Hi Dick; Thanks for the welcome! I like your 'philosophy' lol... I'm living in Odessa Tx for the time being. I was offered a position with my employer here and it paid a thousand more per month...hard to turn down. I'm actually from Las Cruces NM which is about 90 or so miles south of the Black Range mountains. The towns that will be featured on my line are only about 30 min to 1 hr away from LC, so I'm familiar with them. The Black Range town of Hillsboro NM was a mining town as was Lake Valley which is now all but deserted. Both were pretty 'rip-roarin' little settlements back in the day. Rincon NM is just north of LC about 25 miles, and was a major water stop on the Santa Fe, being just at the south end of the Jornada del Muerto (Journey of Death) so called by the Spaniards that went north on the Camino Real between Mexico City and Santa Fe NM. There is a bit of history in the area! My area is south central NM; Las Cruces is 42 miles north of El Paso Tx.


----------



## Torby (Jan 2, 2008)

Welcome to the mob! 






Rules of G gauge:


1. There are no rules.


2. If anyone tells you there are rules, they're breaking the rules.


3. If it's not fun, you're not doing it right. See the Rules of G gauge.


4. It's your railroad, if you like it, it's right.


E. Beware of brats who try to tell you the rules.

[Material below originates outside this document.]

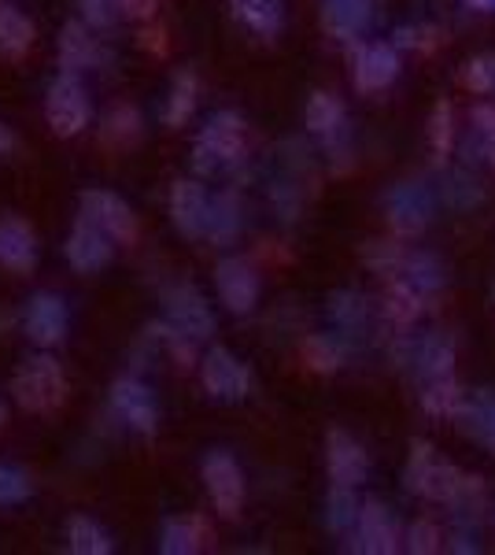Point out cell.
I'll list each match as a JSON object with an SVG mask.
<instances>
[{"label": "cell", "mask_w": 495, "mask_h": 555, "mask_svg": "<svg viewBox=\"0 0 495 555\" xmlns=\"http://www.w3.org/2000/svg\"><path fill=\"white\" fill-rule=\"evenodd\" d=\"M107 60V52L101 49V41L89 34L86 23H67L60 34V64L63 70L78 75V70H93Z\"/></svg>", "instance_id": "2e32d148"}, {"label": "cell", "mask_w": 495, "mask_h": 555, "mask_svg": "<svg viewBox=\"0 0 495 555\" xmlns=\"http://www.w3.org/2000/svg\"><path fill=\"white\" fill-rule=\"evenodd\" d=\"M30 474L15 463H0V507H15V504H26L30 500Z\"/></svg>", "instance_id": "f1b7e54d"}, {"label": "cell", "mask_w": 495, "mask_h": 555, "mask_svg": "<svg viewBox=\"0 0 495 555\" xmlns=\"http://www.w3.org/2000/svg\"><path fill=\"white\" fill-rule=\"evenodd\" d=\"M351 530L359 533L366 552H395L400 548V526L395 518L385 512L381 504H359V515H355V526Z\"/></svg>", "instance_id": "ac0fdd59"}, {"label": "cell", "mask_w": 495, "mask_h": 555, "mask_svg": "<svg viewBox=\"0 0 495 555\" xmlns=\"http://www.w3.org/2000/svg\"><path fill=\"white\" fill-rule=\"evenodd\" d=\"M23 330L34 345L41 348H56L67 341V330H70V308L60 293H34L23 308Z\"/></svg>", "instance_id": "5b68a950"}, {"label": "cell", "mask_w": 495, "mask_h": 555, "mask_svg": "<svg viewBox=\"0 0 495 555\" xmlns=\"http://www.w3.org/2000/svg\"><path fill=\"white\" fill-rule=\"evenodd\" d=\"M214 289H219L222 304L233 311V315H251L259 304V271L240 256H226L219 267H214Z\"/></svg>", "instance_id": "ba28073f"}, {"label": "cell", "mask_w": 495, "mask_h": 555, "mask_svg": "<svg viewBox=\"0 0 495 555\" xmlns=\"http://www.w3.org/2000/svg\"><path fill=\"white\" fill-rule=\"evenodd\" d=\"M470 82L477 89H495V60H473V64H470Z\"/></svg>", "instance_id": "d6a6232c"}, {"label": "cell", "mask_w": 495, "mask_h": 555, "mask_svg": "<svg viewBox=\"0 0 495 555\" xmlns=\"http://www.w3.org/2000/svg\"><path fill=\"white\" fill-rule=\"evenodd\" d=\"M164 315H167V326L182 330L193 341H207L214 334V315L207 308L204 293L188 282H178V285H167L164 289Z\"/></svg>", "instance_id": "8992f818"}, {"label": "cell", "mask_w": 495, "mask_h": 555, "mask_svg": "<svg viewBox=\"0 0 495 555\" xmlns=\"http://www.w3.org/2000/svg\"><path fill=\"white\" fill-rule=\"evenodd\" d=\"M12 149H15V133L0 122V156H4V152H12Z\"/></svg>", "instance_id": "e575fe53"}, {"label": "cell", "mask_w": 495, "mask_h": 555, "mask_svg": "<svg viewBox=\"0 0 495 555\" xmlns=\"http://www.w3.org/2000/svg\"><path fill=\"white\" fill-rule=\"evenodd\" d=\"M0 429H4V404H0Z\"/></svg>", "instance_id": "8d00e7d4"}, {"label": "cell", "mask_w": 495, "mask_h": 555, "mask_svg": "<svg viewBox=\"0 0 495 555\" xmlns=\"http://www.w3.org/2000/svg\"><path fill=\"white\" fill-rule=\"evenodd\" d=\"M207 201L211 196H207L200 182H174V190H170V219L185 237H204Z\"/></svg>", "instance_id": "e0dca14e"}, {"label": "cell", "mask_w": 495, "mask_h": 555, "mask_svg": "<svg viewBox=\"0 0 495 555\" xmlns=\"http://www.w3.org/2000/svg\"><path fill=\"white\" fill-rule=\"evenodd\" d=\"M400 52L385 41H374V44H363L355 52V86L366 89V93H381L389 89L395 78H400Z\"/></svg>", "instance_id": "5bb4252c"}, {"label": "cell", "mask_w": 495, "mask_h": 555, "mask_svg": "<svg viewBox=\"0 0 495 555\" xmlns=\"http://www.w3.org/2000/svg\"><path fill=\"white\" fill-rule=\"evenodd\" d=\"M204 486H207V496H211V504L219 507L222 515L233 518L240 512V504H245V470H240V463L233 460L230 452L214 449L204 455Z\"/></svg>", "instance_id": "52a82bcc"}, {"label": "cell", "mask_w": 495, "mask_h": 555, "mask_svg": "<svg viewBox=\"0 0 495 555\" xmlns=\"http://www.w3.org/2000/svg\"><path fill=\"white\" fill-rule=\"evenodd\" d=\"M359 515V500L351 486H333L329 489V504H326V526L333 533H351Z\"/></svg>", "instance_id": "4316f807"}, {"label": "cell", "mask_w": 495, "mask_h": 555, "mask_svg": "<svg viewBox=\"0 0 495 555\" xmlns=\"http://www.w3.org/2000/svg\"><path fill=\"white\" fill-rule=\"evenodd\" d=\"M63 253H67V263L75 267V271L93 274V271H101V267L112 263L115 241L107 237L101 227H93V222L78 215V222L67 234V245H63Z\"/></svg>", "instance_id": "8fae6325"}, {"label": "cell", "mask_w": 495, "mask_h": 555, "mask_svg": "<svg viewBox=\"0 0 495 555\" xmlns=\"http://www.w3.org/2000/svg\"><path fill=\"white\" fill-rule=\"evenodd\" d=\"M122 12L145 15V12H152V0H122Z\"/></svg>", "instance_id": "836d02e7"}, {"label": "cell", "mask_w": 495, "mask_h": 555, "mask_svg": "<svg viewBox=\"0 0 495 555\" xmlns=\"http://www.w3.org/2000/svg\"><path fill=\"white\" fill-rule=\"evenodd\" d=\"M200 382L211 400L222 404H237L251 392V371L230 348H207V356L200 360Z\"/></svg>", "instance_id": "277c9868"}, {"label": "cell", "mask_w": 495, "mask_h": 555, "mask_svg": "<svg viewBox=\"0 0 495 555\" xmlns=\"http://www.w3.org/2000/svg\"><path fill=\"white\" fill-rule=\"evenodd\" d=\"M200 522L196 518H167L159 530V552L164 555H193L200 552Z\"/></svg>", "instance_id": "d4e9b609"}, {"label": "cell", "mask_w": 495, "mask_h": 555, "mask_svg": "<svg viewBox=\"0 0 495 555\" xmlns=\"http://www.w3.org/2000/svg\"><path fill=\"white\" fill-rule=\"evenodd\" d=\"M30 44H34V23L15 4H0V52L4 56H23Z\"/></svg>", "instance_id": "cb8c5ba5"}, {"label": "cell", "mask_w": 495, "mask_h": 555, "mask_svg": "<svg viewBox=\"0 0 495 555\" xmlns=\"http://www.w3.org/2000/svg\"><path fill=\"white\" fill-rule=\"evenodd\" d=\"M452 363H455V356H452V348H447L444 337H426V341L418 345V366H421L426 378L444 382L447 374H452Z\"/></svg>", "instance_id": "83f0119b"}, {"label": "cell", "mask_w": 495, "mask_h": 555, "mask_svg": "<svg viewBox=\"0 0 495 555\" xmlns=\"http://www.w3.org/2000/svg\"><path fill=\"white\" fill-rule=\"evenodd\" d=\"M233 15L256 30L259 38H274L285 26V4L282 0H233Z\"/></svg>", "instance_id": "7402d4cb"}, {"label": "cell", "mask_w": 495, "mask_h": 555, "mask_svg": "<svg viewBox=\"0 0 495 555\" xmlns=\"http://www.w3.org/2000/svg\"><path fill=\"white\" fill-rule=\"evenodd\" d=\"M240 201L237 193H214L207 201V222H204V237H211L214 245H230L240 234Z\"/></svg>", "instance_id": "ffe728a7"}, {"label": "cell", "mask_w": 495, "mask_h": 555, "mask_svg": "<svg viewBox=\"0 0 495 555\" xmlns=\"http://www.w3.org/2000/svg\"><path fill=\"white\" fill-rule=\"evenodd\" d=\"M326 463H329V481L333 486H351L355 489L366 474V452L363 444L355 441L344 429H333L329 441H326Z\"/></svg>", "instance_id": "9a60e30c"}, {"label": "cell", "mask_w": 495, "mask_h": 555, "mask_svg": "<svg viewBox=\"0 0 495 555\" xmlns=\"http://www.w3.org/2000/svg\"><path fill=\"white\" fill-rule=\"evenodd\" d=\"M466 418H470L473 434L481 437L484 444H492V449H495V400L492 397L473 400L470 411H466Z\"/></svg>", "instance_id": "f546056e"}, {"label": "cell", "mask_w": 495, "mask_h": 555, "mask_svg": "<svg viewBox=\"0 0 495 555\" xmlns=\"http://www.w3.org/2000/svg\"><path fill=\"white\" fill-rule=\"evenodd\" d=\"M82 219L101 227L112 241H133L138 222H133L130 204L112 190H86L82 193Z\"/></svg>", "instance_id": "30bf717a"}, {"label": "cell", "mask_w": 495, "mask_h": 555, "mask_svg": "<svg viewBox=\"0 0 495 555\" xmlns=\"http://www.w3.org/2000/svg\"><path fill=\"white\" fill-rule=\"evenodd\" d=\"M308 130L329 152H348V145H351V127H348L344 104L333 101L329 93H314L311 96V104H308Z\"/></svg>", "instance_id": "4fadbf2b"}, {"label": "cell", "mask_w": 495, "mask_h": 555, "mask_svg": "<svg viewBox=\"0 0 495 555\" xmlns=\"http://www.w3.org/2000/svg\"><path fill=\"white\" fill-rule=\"evenodd\" d=\"M473 4H481V8H495V0H473Z\"/></svg>", "instance_id": "d590c367"}, {"label": "cell", "mask_w": 495, "mask_h": 555, "mask_svg": "<svg viewBox=\"0 0 495 555\" xmlns=\"http://www.w3.org/2000/svg\"><path fill=\"white\" fill-rule=\"evenodd\" d=\"M89 115H93V104H89L82 78L70 75V70L52 78L49 93H44V119H49V127L63 133V138H70V133L89 127Z\"/></svg>", "instance_id": "3957f363"}, {"label": "cell", "mask_w": 495, "mask_h": 555, "mask_svg": "<svg viewBox=\"0 0 495 555\" xmlns=\"http://www.w3.org/2000/svg\"><path fill=\"white\" fill-rule=\"evenodd\" d=\"M112 408H115V415L133 429V434H156V426H159L156 392H152L141 378L126 374V378L115 382L112 385Z\"/></svg>", "instance_id": "9c48e42d"}, {"label": "cell", "mask_w": 495, "mask_h": 555, "mask_svg": "<svg viewBox=\"0 0 495 555\" xmlns=\"http://www.w3.org/2000/svg\"><path fill=\"white\" fill-rule=\"evenodd\" d=\"M385 211H389L395 230L418 234V230H426V222L433 219V196H429L426 185H418V182L392 185V190L385 193Z\"/></svg>", "instance_id": "7c38bea8"}, {"label": "cell", "mask_w": 495, "mask_h": 555, "mask_svg": "<svg viewBox=\"0 0 495 555\" xmlns=\"http://www.w3.org/2000/svg\"><path fill=\"white\" fill-rule=\"evenodd\" d=\"M193 107H196V78L193 70H182L174 78V86H170V96L164 104V122L167 127H182L188 115H193Z\"/></svg>", "instance_id": "484cf974"}, {"label": "cell", "mask_w": 495, "mask_h": 555, "mask_svg": "<svg viewBox=\"0 0 495 555\" xmlns=\"http://www.w3.org/2000/svg\"><path fill=\"white\" fill-rule=\"evenodd\" d=\"M86 26H112L122 15V0H82Z\"/></svg>", "instance_id": "4dcf8cb0"}, {"label": "cell", "mask_w": 495, "mask_h": 555, "mask_svg": "<svg viewBox=\"0 0 495 555\" xmlns=\"http://www.w3.org/2000/svg\"><path fill=\"white\" fill-rule=\"evenodd\" d=\"M322 20H326V30L337 34V38H359L370 26L374 8L370 0H326Z\"/></svg>", "instance_id": "44dd1931"}, {"label": "cell", "mask_w": 495, "mask_h": 555, "mask_svg": "<svg viewBox=\"0 0 495 555\" xmlns=\"http://www.w3.org/2000/svg\"><path fill=\"white\" fill-rule=\"evenodd\" d=\"M248 149V130L245 119L237 112H214L211 119L204 122V130L196 133L193 145V167L200 175H219L230 171L245 159Z\"/></svg>", "instance_id": "6da1fadb"}, {"label": "cell", "mask_w": 495, "mask_h": 555, "mask_svg": "<svg viewBox=\"0 0 495 555\" xmlns=\"http://www.w3.org/2000/svg\"><path fill=\"white\" fill-rule=\"evenodd\" d=\"M411 285L418 293H433L440 289V267L433 263L429 256H414V263H411Z\"/></svg>", "instance_id": "1f68e13d"}, {"label": "cell", "mask_w": 495, "mask_h": 555, "mask_svg": "<svg viewBox=\"0 0 495 555\" xmlns=\"http://www.w3.org/2000/svg\"><path fill=\"white\" fill-rule=\"evenodd\" d=\"M38 263V237L23 219H0V267L30 271Z\"/></svg>", "instance_id": "d6986e66"}, {"label": "cell", "mask_w": 495, "mask_h": 555, "mask_svg": "<svg viewBox=\"0 0 495 555\" xmlns=\"http://www.w3.org/2000/svg\"><path fill=\"white\" fill-rule=\"evenodd\" d=\"M12 392L26 411H52L67 392V378H63V366L52 360L49 352L30 356L12 378Z\"/></svg>", "instance_id": "7a4b0ae2"}, {"label": "cell", "mask_w": 495, "mask_h": 555, "mask_svg": "<svg viewBox=\"0 0 495 555\" xmlns=\"http://www.w3.org/2000/svg\"><path fill=\"white\" fill-rule=\"evenodd\" d=\"M67 548L75 555H107V552H115V541L96 518L75 515L67 522Z\"/></svg>", "instance_id": "603a6c76"}]
</instances>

Look around, ask questions. You'll find garden railroaders love to show you what they've done, what has worked for them, and what hasn't worked so well. Then we argue about it


----------



## Lake Valley #1 (Dec 31, 2012)

Thanks Torby, I've come to think you can break the 'rules' down to two: Rule 1. Have fun! Rule 2. Refer back to Rule 1 (within the limits of physics) That about right? lol


----------



## SD90WLMT (Feb 16, 2010)

Welcome Jeff, to LS railroading!! 

Sorry you moved away from L.C. NM, I'm only 3 hours away!!! now,.. a bit more............ 

Keep planning and having fun!! Indeed!! 

Make up your own rules....!! your the Head Engineer! 

Dirk - DMS Ry.


----------



## Lake Valley #1 (Dec 31, 2012)

Thanks, Dirk...Oh, no worries, I think I'll be back there someday. I do still maintain my legal residence there, and still own my home there...my daughter is living there for now.


----------



## Lake Valley #1 (Dec 31, 2012)

Update: Well, I invested in the Airwire set up with the new G3 and T5000 throttle, the Revo wasn't pleasing enough (didn't buy one, just from checking it out online) and availability for steam locos wasn't much to write home about. Perhaps I'll try one later when they're a bit more 'populated'. Still going with Tsunami sound...it should be here next Wednesday, then the solder should start 'flyin'! LOL


----------